→ **What is being asked**
Without the pictures, give the entries below again exactly as written.

→ **Records shown**
▼▼▼

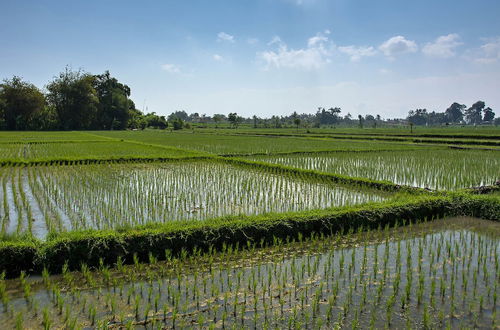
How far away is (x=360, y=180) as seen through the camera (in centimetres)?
1086

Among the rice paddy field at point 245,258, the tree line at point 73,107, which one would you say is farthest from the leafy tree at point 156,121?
the rice paddy field at point 245,258

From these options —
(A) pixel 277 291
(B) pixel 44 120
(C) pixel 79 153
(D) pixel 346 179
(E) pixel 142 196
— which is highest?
(B) pixel 44 120

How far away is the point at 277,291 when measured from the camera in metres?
4.42

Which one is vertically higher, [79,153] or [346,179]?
[79,153]

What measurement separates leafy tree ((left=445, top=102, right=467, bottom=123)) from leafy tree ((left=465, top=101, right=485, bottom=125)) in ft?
6.82

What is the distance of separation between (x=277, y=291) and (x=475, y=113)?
133751mm

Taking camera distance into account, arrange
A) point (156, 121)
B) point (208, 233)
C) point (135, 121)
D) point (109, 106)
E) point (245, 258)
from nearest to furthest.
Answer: point (245, 258)
point (208, 233)
point (109, 106)
point (135, 121)
point (156, 121)

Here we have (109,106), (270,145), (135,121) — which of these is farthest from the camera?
(135,121)

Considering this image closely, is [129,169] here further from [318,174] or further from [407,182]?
[407,182]

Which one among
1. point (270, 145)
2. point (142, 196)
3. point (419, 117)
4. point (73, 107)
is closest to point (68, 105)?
point (73, 107)

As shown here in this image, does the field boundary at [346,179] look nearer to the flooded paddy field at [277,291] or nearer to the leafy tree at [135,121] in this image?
the flooded paddy field at [277,291]

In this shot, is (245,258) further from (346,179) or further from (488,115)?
(488,115)

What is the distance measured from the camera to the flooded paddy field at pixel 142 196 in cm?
719

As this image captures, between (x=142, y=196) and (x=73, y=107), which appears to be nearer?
(x=142, y=196)
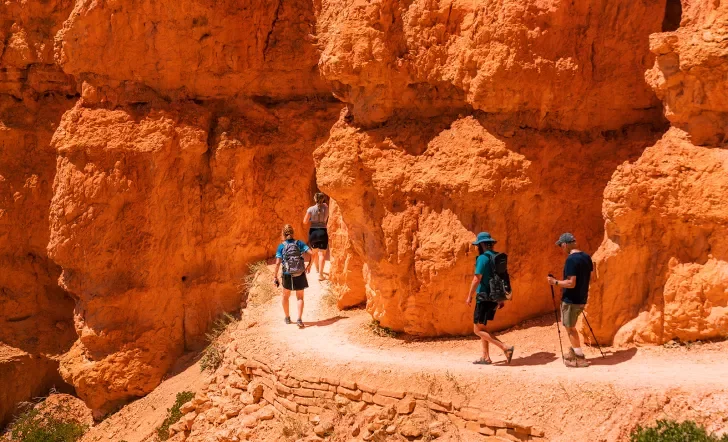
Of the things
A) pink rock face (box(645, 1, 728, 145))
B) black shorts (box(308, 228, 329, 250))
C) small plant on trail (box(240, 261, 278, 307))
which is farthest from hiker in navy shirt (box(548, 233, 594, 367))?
small plant on trail (box(240, 261, 278, 307))

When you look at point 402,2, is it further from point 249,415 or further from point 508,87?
point 249,415

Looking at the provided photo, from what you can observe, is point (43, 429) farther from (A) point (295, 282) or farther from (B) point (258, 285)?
(A) point (295, 282)

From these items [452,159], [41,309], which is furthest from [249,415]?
[41,309]

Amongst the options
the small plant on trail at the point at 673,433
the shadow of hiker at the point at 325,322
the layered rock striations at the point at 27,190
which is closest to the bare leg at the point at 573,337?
the small plant on trail at the point at 673,433

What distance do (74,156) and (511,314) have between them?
8.26m

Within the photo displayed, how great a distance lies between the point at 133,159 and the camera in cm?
1395

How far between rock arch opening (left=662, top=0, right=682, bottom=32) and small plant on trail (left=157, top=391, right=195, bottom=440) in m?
8.35

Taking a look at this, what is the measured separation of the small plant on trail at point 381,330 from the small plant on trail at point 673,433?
4319 millimetres

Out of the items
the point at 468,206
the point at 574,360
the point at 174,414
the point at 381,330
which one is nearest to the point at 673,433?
the point at 574,360

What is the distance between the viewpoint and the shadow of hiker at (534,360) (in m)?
8.56

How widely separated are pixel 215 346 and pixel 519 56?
7.06 m

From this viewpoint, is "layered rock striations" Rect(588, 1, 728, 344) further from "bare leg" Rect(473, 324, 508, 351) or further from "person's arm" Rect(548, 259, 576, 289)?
"bare leg" Rect(473, 324, 508, 351)

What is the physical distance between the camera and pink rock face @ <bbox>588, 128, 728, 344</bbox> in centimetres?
795

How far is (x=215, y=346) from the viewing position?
13.3 m
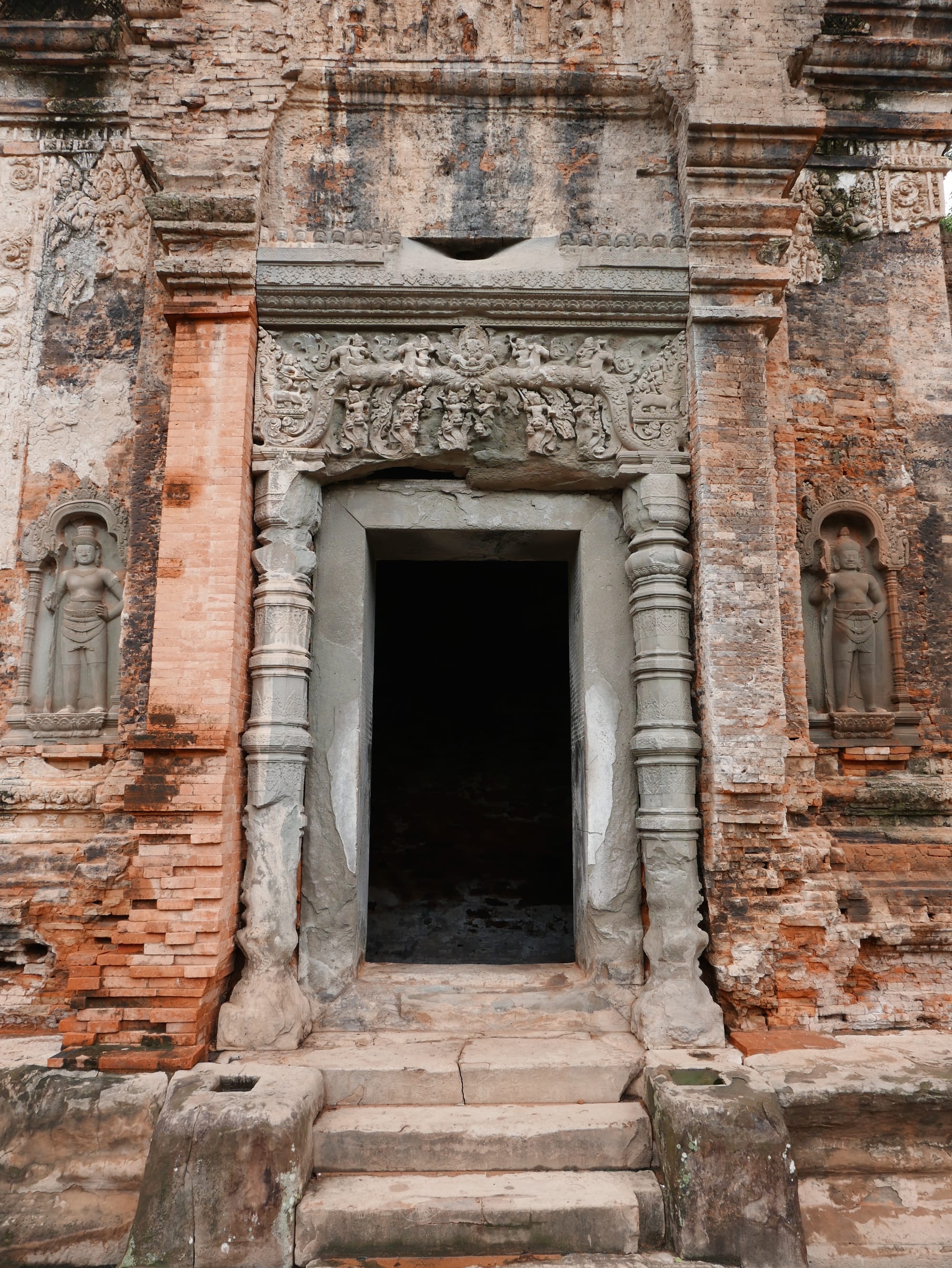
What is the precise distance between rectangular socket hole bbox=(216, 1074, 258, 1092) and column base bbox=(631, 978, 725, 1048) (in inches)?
76.1

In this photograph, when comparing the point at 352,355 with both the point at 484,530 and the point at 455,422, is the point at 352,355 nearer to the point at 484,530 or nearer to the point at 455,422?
the point at 455,422

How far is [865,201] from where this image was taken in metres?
6.35

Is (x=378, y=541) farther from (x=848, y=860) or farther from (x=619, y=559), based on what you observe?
(x=848, y=860)

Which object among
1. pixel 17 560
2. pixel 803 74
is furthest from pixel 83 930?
pixel 803 74

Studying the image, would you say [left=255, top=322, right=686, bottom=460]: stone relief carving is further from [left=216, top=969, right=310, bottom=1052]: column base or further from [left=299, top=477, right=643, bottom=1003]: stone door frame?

▲▲▲

→ **Full output**
How far away is (x=360, y=180) as seen through the camera (in centimetres)?
1086

Among the rice paddy field at point 245,258, the tree line at point 73,107, which one would you say is farthest from the leafy tree at point 156,121?
the rice paddy field at point 245,258

From these options —
(A) pixel 277 291
(B) pixel 44 120
(C) pixel 79 153
(D) pixel 346 179
(E) pixel 142 196
— which is highest?
(B) pixel 44 120

How far away is the point at 277,291 when measured from the camera in metres?
4.42

Which one is vertically higher, [79,153] or [346,179]?
[79,153]

What measurement separates leafy tree ((left=445, top=102, right=467, bottom=123)) from leafy tree ((left=465, top=101, right=485, bottom=125)) in ft?
6.82

What is the distance of separation between (x=277, y=291) and (x=475, y=113)?
133751mm

Taking camera distance into account, arrange
A) point (156, 121)
B) point (208, 233)
C) point (135, 121)
D) point (109, 106)
E) point (245, 258)
from nearest to furthest.
Answer: point (245, 258)
point (208, 233)
point (109, 106)
point (135, 121)
point (156, 121)

Here we have (109,106), (270,145), (135,121) — which of these is farthest from the camera?
(135,121)

Considering this image closely, is [129,169] here further from [318,174] or further from [407,182]?
[407,182]

Which one among
1. point (270, 145)
2. point (142, 196)
3. point (419, 117)
4. point (73, 107)
is closest to point (68, 105)?
point (73, 107)

As shown here in this image, does the field boundary at [346,179] look nearer to the flooded paddy field at [277,291] or nearer to the leafy tree at [135,121] in this image?
the flooded paddy field at [277,291]

In this shot, is (245,258) further from (346,179) or further from (488,115)?
(488,115)

What is the distance measured from the camera to the flooded paddy field at pixel 142 196 in cm?
719

As this image captures, between (x=142, y=196) and (x=73, y=107), which appears to be nearer?
(x=142, y=196)
Of the things
A) pink rock face (box(645, 1, 728, 145))
B) black shorts (box(308, 228, 329, 250))
C) small plant on trail (box(240, 261, 278, 307))
which is farthest from hiker in navy shirt (box(548, 233, 594, 367))?
small plant on trail (box(240, 261, 278, 307))

When you look at point 402,2, is it further from point 249,415 or further from point 508,87?
point 249,415

Looking at the provided photo, from what you can observe, is point (43, 429) farther from (A) point (295, 282) or farther from (B) point (258, 285)?
(A) point (295, 282)

From these items [452,159], [41,309], which is furthest from [249,415]?
[41,309]

Amongst the options
the small plant on trail at the point at 673,433
the shadow of hiker at the point at 325,322
the layered rock striations at the point at 27,190
which is closest to the bare leg at the point at 573,337?
the small plant on trail at the point at 673,433

What distance do (74,156) and (511,314) have between them?
8.26m

Within the photo displayed, how great a distance lies between the point at 133,159 and the camera in cm?
1395

How far between rock arch opening (left=662, top=0, right=682, bottom=32) and small plant on trail (left=157, top=391, right=195, bottom=440) in m?
8.35

Taking a look at this, what is the measured separation of the small plant on trail at point 381,330 from the small plant on trail at point 673,433?
4319 millimetres

Out of the items
the point at 468,206
the point at 574,360
the point at 174,414
the point at 381,330
which one is nearest to the point at 673,433?
the point at 574,360

What is the distance between the viewpoint and the shadow of hiker at (534,360) (in m)?
8.56

How widely separated are pixel 215 346 and pixel 519 56?
7.06 m

From this viewpoint, is "layered rock striations" Rect(588, 1, 728, 344) further from "bare leg" Rect(473, 324, 508, 351) or further from "person's arm" Rect(548, 259, 576, 289)?
"bare leg" Rect(473, 324, 508, 351)

What is the physical distance between the camera and pink rock face @ <bbox>588, 128, 728, 344</bbox> in centimetres?
795

How far is (x=215, y=346) from the viewing position?
13.3 m
What is the precise distance between rectangular socket hole bbox=(216, 1074, 258, 1092) and column base bbox=(631, 978, 725, 1048) (in inches)?
76.1

In this photograph, when comparing the point at 352,355 with both the point at 484,530 and the point at 455,422, is the point at 352,355 nearer to the point at 484,530 or nearer to the point at 455,422?
the point at 455,422

How far is [865,201] from where this image was taken in metres?
6.35

Is (x=378, y=541) farther from (x=848, y=860) or farther from (x=619, y=559), based on what you observe?
(x=848, y=860)

Which object among
1. pixel 17 560
2. pixel 803 74
is furthest from pixel 83 930?
pixel 803 74

Studying the image, would you say [left=255, top=322, right=686, bottom=460]: stone relief carving is further from [left=216, top=969, right=310, bottom=1052]: column base or further from [left=299, top=477, right=643, bottom=1003]: stone door frame?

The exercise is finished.